That raw figure may not sound as dire as some of the previous numbers cited for the effect of automation and artificial intelligence on employment, and that’s what’s been grabbing the headlines over the past couple of days. But a close reading of the report, published last month, shouldn’t lead anyone to brush off the issue — as Treasury Secretary Steven Mnuchin did last year.

The authors of the study, Ljubica Nedelkoska and Glenda Quintini, say the level of automation risk varies widely from country to country. Slovakia comes in on the high side (33 percent), while the projected risk is only 6 percent in Norway.

The high-risk percentage for the U.S. is 10 percent, which is significantly lower than the 47 percent that was cited in a provocative 2013 study by Oxford researchers. But even 10 percent translates to about 15 million U.S. jobs.

“This would amount to several times the disruption in local economies caused by the 1950s decline of the car industry in Detroit where changes in technology and increased automation, among other factors, caused massive job losses,” the OECD study’s authors point out.

What’s more, automation and AI will introduce significant changes in the nature of work for far more jobs than those at high risk of being fully automated. Close to one in two jobs are likely to be significantly affected, the authors write. It’s just that the effect will be highly variable.

In other words, to paraphrase science-fiction author William Gibson, the future won’t be evenly distributed.

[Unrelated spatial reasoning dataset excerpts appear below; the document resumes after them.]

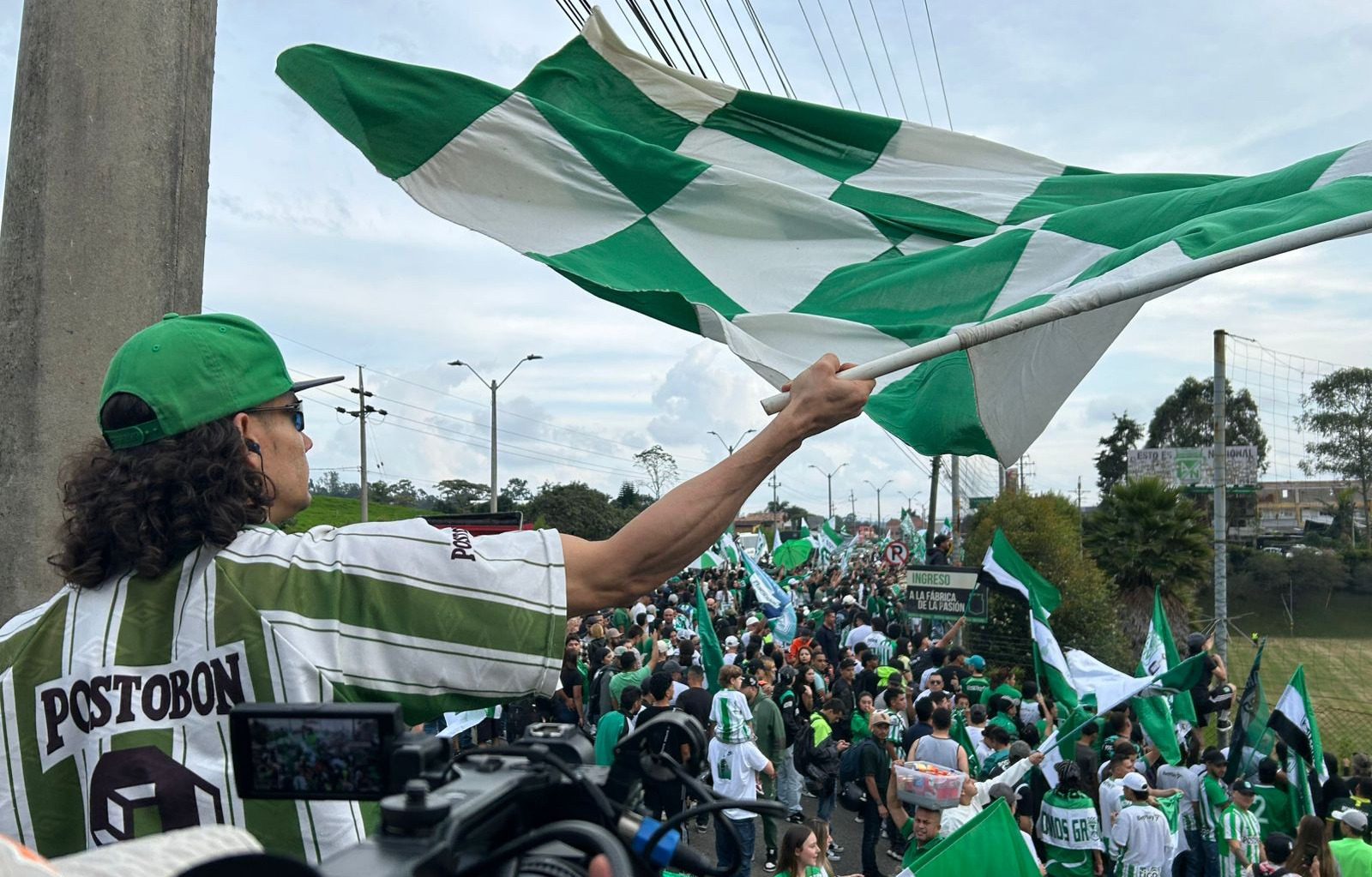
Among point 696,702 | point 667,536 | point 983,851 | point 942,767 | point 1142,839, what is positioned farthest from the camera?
point 696,702

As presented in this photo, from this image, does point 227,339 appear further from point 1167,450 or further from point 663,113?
point 1167,450

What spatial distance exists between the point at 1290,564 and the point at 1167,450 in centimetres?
1425

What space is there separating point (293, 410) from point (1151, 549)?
957 inches

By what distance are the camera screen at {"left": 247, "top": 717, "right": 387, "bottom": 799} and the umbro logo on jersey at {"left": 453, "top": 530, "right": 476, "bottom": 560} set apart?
41 centimetres

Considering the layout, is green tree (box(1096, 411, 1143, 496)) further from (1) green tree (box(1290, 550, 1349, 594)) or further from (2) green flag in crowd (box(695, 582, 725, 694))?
(2) green flag in crowd (box(695, 582, 725, 694))

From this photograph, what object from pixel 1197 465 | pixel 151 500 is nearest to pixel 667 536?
pixel 151 500

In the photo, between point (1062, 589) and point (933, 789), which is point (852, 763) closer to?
point (933, 789)

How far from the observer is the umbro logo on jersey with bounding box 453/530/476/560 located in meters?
1.48

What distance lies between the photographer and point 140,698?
1444 mm

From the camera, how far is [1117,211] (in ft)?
10.8

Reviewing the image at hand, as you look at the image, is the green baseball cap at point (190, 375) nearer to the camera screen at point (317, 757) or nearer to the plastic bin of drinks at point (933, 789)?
the camera screen at point (317, 757)

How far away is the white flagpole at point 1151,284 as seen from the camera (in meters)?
2.51

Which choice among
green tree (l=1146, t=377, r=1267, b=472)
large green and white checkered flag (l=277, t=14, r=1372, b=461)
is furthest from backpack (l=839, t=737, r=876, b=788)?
green tree (l=1146, t=377, r=1267, b=472)

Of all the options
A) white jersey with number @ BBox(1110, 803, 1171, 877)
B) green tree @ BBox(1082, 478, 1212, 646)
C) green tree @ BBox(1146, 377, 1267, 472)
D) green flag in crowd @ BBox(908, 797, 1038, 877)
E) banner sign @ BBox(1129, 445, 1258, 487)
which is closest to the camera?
green flag in crowd @ BBox(908, 797, 1038, 877)
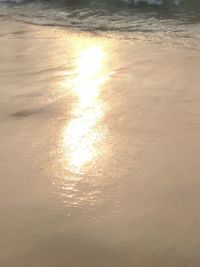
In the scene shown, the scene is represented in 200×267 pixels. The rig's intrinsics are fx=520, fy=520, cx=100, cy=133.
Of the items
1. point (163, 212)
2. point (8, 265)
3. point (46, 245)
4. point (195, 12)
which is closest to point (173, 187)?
point (163, 212)

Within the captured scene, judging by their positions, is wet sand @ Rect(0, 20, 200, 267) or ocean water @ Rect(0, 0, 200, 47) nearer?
wet sand @ Rect(0, 20, 200, 267)

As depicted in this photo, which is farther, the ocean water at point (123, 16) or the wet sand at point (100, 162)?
the ocean water at point (123, 16)

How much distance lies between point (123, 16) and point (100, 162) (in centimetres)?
457

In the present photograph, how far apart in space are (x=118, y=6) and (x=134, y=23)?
47.7 inches

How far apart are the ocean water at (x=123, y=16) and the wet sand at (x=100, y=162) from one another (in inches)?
48.9

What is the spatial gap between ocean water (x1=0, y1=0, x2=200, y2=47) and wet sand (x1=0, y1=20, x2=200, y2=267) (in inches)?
48.9

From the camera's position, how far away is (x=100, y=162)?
286 cm

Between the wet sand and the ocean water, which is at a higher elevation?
the ocean water

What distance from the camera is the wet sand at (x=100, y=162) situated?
2227 mm

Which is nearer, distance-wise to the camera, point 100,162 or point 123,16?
point 100,162

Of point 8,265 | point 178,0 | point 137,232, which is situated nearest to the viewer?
point 8,265

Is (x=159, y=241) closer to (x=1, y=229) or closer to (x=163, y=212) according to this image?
(x=163, y=212)

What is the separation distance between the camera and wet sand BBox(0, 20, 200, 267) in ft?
7.30

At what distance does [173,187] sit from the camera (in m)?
2.62
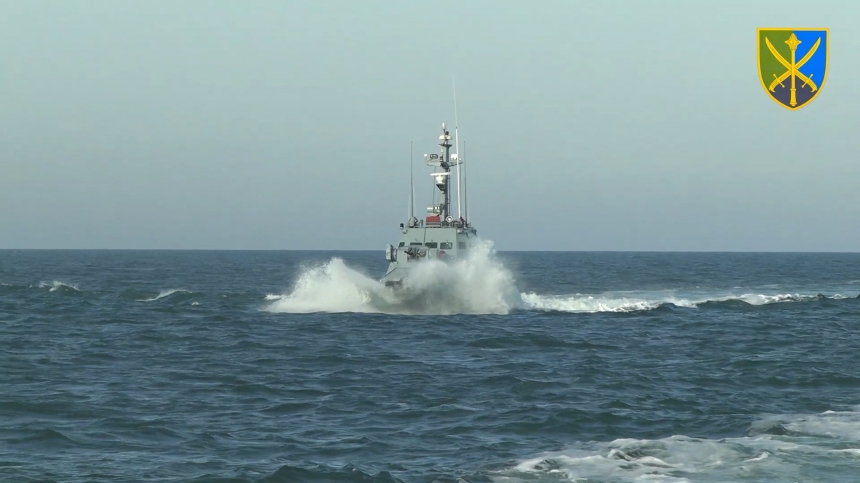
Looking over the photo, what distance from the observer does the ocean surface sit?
46.0 ft

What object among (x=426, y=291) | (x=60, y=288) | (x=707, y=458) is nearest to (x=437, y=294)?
(x=426, y=291)

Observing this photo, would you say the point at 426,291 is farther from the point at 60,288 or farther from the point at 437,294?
the point at 60,288

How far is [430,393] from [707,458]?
7.10m

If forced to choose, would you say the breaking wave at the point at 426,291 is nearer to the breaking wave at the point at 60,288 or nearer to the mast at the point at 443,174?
the mast at the point at 443,174

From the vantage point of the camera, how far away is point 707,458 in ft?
47.3

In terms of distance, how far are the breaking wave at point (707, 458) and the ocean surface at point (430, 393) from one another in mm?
56

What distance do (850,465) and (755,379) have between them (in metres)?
8.43

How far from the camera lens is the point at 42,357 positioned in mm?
25562

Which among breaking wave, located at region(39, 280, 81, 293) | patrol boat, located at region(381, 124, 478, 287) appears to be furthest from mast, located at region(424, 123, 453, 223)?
breaking wave, located at region(39, 280, 81, 293)

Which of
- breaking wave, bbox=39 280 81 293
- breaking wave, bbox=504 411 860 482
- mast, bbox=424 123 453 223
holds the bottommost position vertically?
breaking wave, bbox=504 411 860 482

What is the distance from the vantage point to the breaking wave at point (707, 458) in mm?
13469

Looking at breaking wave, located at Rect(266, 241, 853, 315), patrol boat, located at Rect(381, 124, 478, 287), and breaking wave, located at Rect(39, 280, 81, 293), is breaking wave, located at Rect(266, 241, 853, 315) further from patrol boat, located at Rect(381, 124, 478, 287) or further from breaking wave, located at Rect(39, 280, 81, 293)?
breaking wave, located at Rect(39, 280, 81, 293)

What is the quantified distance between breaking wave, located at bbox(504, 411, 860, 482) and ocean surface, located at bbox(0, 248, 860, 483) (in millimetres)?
56

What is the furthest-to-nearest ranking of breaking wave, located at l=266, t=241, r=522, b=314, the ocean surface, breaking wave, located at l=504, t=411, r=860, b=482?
breaking wave, located at l=266, t=241, r=522, b=314 → the ocean surface → breaking wave, located at l=504, t=411, r=860, b=482
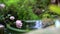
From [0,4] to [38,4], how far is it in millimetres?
463

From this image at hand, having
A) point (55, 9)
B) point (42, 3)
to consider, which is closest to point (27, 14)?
point (42, 3)

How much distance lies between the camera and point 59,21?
210 centimetres

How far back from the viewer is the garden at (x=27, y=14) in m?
2.07

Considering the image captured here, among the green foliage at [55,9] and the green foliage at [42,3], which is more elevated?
the green foliage at [42,3]

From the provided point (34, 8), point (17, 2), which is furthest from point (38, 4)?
point (17, 2)

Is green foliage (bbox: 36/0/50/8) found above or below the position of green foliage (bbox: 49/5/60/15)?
above

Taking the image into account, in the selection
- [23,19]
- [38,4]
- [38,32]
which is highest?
[38,4]

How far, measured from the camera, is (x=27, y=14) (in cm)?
213

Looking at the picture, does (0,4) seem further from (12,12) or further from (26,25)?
(26,25)

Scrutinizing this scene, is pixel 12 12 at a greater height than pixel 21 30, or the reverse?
pixel 12 12

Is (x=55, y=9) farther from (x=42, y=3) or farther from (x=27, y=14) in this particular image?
(x=27, y=14)

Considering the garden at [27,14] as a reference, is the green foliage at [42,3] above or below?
above

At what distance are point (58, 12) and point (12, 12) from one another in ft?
1.83

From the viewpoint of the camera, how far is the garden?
2.07 metres
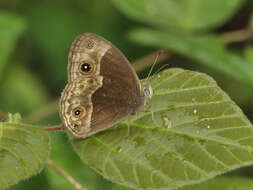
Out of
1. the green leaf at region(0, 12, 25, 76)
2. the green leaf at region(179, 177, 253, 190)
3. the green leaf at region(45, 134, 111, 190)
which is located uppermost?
the green leaf at region(0, 12, 25, 76)

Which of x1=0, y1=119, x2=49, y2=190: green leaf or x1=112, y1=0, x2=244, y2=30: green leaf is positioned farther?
x1=112, y1=0, x2=244, y2=30: green leaf

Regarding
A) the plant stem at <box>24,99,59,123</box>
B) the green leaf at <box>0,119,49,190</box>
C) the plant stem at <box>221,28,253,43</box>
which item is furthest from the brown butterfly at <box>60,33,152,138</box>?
the plant stem at <box>221,28,253,43</box>

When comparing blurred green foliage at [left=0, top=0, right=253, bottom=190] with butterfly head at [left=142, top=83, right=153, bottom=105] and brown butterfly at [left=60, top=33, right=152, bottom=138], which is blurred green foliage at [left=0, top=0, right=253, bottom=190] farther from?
butterfly head at [left=142, top=83, right=153, bottom=105]

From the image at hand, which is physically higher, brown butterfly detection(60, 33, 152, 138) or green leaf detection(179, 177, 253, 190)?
brown butterfly detection(60, 33, 152, 138)

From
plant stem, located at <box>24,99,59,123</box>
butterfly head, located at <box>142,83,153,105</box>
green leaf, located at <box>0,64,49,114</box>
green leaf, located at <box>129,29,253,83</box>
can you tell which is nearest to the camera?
butterfly head, located at <box>142,83,153,105</box>

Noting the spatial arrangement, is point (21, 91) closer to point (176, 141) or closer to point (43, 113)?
point (43, 113)

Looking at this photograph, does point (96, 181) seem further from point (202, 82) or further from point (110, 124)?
point (202, 82)

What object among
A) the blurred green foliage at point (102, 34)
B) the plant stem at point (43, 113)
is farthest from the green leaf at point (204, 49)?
the plant stem at point (43, 113)

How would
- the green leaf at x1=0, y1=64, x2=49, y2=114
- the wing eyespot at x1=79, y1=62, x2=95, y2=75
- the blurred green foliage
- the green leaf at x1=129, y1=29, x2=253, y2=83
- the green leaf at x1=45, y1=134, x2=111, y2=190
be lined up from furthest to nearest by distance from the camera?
1. the green leaf at x1=0, y1=64, x2=49, y2=114
2. the blurred green foliage
3. the green leaf at x1=129, y1=29, x2=253, y2=83
4. the green leaf at x1=45, y1=134, x2=111, y2=190
5. the wing eyespot at x1=79, y1=62, x2=95, y2=75

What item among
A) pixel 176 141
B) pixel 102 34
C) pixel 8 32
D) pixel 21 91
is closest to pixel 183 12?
pixel 102 34
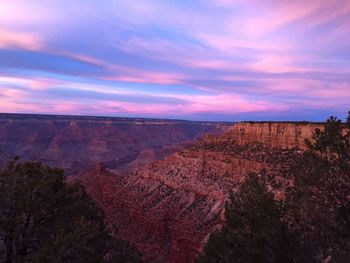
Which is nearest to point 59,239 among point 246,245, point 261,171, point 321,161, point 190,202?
point 246,245

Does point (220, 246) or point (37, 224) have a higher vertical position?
point (37, 224)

That perspective is relatively in sync with other recent forecasts, including a study issued last November by McKinsey Global Institute. That report said as many as 38.6 million Americans may have to switch occupations or learn new skills to hold down a job in 2030.

Nedelkoska and Quintini argue that their findings are truer to reality than the 2013 study because they were able to capture more of the variability within occupations. The earlier study took 70 data points into account, while the study conducted for the OECD reflects 4,656 individual observations of job skills.

Among other findings from the OECD study:

  • Generally speaking, jobs in Anglo-Saxon and Nordic countries, plus the Netherlands, are less automatable than jobs in Eastern and Southern European countries, Germany, Chile and Japan.
  • Automation is projected to have the biggest impact on the manufacturing industry and agriculture, plus a number of service sectors. Low-skilled jobs were seen as most at risk, and the authors rejected the view that automation and AI could soon have an adverse effect on highly skilled occupations.
  • Some low-skilled occupations — for example, personal care — are unlikely to be significantly affected.
  • The risk of automation was seen to be highest for jobs traditionally filled by teenagers. “Automation is much more likely to result in youth unemployment, than in early retirements,” the authors say.

The authors said their findings highlighted the need for a greater focus on internships and worker retraining. The OECD stressed that the report reflected the authors’ conclusions rather than policy recommendations by the organization or its member states.